Across the entries that follow, work out the number of lines containing the string "wider", and state it alone.

(Collected data entries)

——

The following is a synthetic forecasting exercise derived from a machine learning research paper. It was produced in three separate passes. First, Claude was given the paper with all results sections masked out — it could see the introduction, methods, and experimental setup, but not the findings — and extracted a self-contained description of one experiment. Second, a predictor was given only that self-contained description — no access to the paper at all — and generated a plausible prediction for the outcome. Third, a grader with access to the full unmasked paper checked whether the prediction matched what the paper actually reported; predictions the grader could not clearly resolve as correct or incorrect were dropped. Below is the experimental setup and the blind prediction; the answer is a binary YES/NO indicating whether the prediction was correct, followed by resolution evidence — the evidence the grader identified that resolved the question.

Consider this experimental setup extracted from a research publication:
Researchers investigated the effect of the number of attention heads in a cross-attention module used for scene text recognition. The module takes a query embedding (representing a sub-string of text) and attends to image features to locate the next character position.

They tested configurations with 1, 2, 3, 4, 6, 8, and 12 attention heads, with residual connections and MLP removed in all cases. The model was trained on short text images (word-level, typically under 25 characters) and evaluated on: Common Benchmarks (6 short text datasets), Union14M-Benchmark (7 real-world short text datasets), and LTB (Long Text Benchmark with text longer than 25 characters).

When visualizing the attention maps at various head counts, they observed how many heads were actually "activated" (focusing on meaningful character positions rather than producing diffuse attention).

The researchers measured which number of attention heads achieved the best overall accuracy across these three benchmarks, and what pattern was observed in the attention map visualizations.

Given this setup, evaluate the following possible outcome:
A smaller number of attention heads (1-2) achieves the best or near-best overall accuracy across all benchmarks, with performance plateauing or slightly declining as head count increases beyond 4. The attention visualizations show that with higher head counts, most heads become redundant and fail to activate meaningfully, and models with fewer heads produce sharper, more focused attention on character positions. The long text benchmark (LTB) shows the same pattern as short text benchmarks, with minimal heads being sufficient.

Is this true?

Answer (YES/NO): NO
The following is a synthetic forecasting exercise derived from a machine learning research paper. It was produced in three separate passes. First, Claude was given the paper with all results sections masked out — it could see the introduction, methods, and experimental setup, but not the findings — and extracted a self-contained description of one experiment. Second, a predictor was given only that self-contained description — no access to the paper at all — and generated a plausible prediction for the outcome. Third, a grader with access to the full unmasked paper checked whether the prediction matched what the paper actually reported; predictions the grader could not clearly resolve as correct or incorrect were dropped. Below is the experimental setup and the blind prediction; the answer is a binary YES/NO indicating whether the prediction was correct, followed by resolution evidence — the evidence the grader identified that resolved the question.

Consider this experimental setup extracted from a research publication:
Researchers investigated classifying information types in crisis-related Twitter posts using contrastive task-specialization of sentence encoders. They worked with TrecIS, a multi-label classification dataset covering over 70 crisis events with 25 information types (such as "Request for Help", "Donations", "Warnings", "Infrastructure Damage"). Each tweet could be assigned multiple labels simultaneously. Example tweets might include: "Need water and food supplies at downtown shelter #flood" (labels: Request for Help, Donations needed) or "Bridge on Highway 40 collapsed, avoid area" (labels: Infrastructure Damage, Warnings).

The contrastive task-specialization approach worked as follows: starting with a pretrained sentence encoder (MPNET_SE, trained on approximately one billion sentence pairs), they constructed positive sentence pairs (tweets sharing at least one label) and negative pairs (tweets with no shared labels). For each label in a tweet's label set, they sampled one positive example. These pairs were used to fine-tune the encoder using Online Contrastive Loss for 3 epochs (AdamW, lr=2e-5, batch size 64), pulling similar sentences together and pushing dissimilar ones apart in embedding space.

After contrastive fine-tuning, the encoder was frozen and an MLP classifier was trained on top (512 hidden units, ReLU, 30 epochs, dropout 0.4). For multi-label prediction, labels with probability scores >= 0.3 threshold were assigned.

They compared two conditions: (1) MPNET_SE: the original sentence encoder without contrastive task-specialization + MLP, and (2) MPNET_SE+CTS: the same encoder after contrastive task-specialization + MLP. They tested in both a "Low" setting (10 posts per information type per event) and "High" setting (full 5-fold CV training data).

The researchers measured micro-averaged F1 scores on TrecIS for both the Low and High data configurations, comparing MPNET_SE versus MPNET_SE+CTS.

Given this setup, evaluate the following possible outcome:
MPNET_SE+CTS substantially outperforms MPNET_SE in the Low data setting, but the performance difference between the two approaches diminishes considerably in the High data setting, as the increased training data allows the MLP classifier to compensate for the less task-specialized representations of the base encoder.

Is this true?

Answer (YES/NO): NO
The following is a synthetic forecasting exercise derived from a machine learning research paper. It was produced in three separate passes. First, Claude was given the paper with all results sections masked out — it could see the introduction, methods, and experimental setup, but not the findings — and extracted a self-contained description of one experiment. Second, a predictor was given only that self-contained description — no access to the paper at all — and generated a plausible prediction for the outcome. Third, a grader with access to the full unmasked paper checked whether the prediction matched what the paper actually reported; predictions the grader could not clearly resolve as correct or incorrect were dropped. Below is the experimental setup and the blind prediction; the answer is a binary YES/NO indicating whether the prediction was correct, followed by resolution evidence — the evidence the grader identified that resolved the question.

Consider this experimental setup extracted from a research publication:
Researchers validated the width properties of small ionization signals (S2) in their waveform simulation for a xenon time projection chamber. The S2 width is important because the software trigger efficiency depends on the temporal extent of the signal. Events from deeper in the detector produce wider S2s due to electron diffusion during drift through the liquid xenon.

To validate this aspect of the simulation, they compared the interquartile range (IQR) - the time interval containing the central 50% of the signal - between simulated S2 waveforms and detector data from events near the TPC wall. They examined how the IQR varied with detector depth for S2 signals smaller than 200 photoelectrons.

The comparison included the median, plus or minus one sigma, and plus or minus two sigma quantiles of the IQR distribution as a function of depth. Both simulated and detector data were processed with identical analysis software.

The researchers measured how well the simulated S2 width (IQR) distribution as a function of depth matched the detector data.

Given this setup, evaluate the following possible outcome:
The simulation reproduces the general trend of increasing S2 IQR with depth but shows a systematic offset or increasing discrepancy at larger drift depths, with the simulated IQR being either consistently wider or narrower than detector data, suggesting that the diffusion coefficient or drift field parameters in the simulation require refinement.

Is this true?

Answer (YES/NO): NO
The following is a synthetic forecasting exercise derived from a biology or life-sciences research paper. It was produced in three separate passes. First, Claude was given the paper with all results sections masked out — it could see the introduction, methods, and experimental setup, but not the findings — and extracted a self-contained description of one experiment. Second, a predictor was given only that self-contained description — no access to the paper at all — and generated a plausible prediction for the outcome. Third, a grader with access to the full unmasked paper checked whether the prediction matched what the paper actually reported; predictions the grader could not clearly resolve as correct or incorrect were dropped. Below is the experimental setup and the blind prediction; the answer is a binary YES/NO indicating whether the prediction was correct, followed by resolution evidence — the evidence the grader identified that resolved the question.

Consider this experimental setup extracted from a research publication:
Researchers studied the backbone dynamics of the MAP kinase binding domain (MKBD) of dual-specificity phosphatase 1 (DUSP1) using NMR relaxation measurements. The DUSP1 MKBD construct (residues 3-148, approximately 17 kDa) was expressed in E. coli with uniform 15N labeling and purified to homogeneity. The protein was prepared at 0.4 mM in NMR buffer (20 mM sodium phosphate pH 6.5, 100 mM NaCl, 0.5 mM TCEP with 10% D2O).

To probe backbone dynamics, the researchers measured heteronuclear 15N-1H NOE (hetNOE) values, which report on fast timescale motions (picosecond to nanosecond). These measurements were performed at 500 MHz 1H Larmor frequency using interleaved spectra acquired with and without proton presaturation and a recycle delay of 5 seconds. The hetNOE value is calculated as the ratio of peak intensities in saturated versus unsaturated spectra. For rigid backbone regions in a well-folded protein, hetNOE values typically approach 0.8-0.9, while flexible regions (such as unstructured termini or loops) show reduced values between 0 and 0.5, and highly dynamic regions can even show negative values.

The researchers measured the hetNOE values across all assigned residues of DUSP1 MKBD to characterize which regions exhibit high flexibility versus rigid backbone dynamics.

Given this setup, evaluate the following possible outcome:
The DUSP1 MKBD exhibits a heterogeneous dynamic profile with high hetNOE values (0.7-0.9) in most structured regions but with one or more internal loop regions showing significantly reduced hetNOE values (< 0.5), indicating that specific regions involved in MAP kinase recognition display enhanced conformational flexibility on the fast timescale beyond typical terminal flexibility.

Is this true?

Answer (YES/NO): NO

——

■ **Output for this task**: 2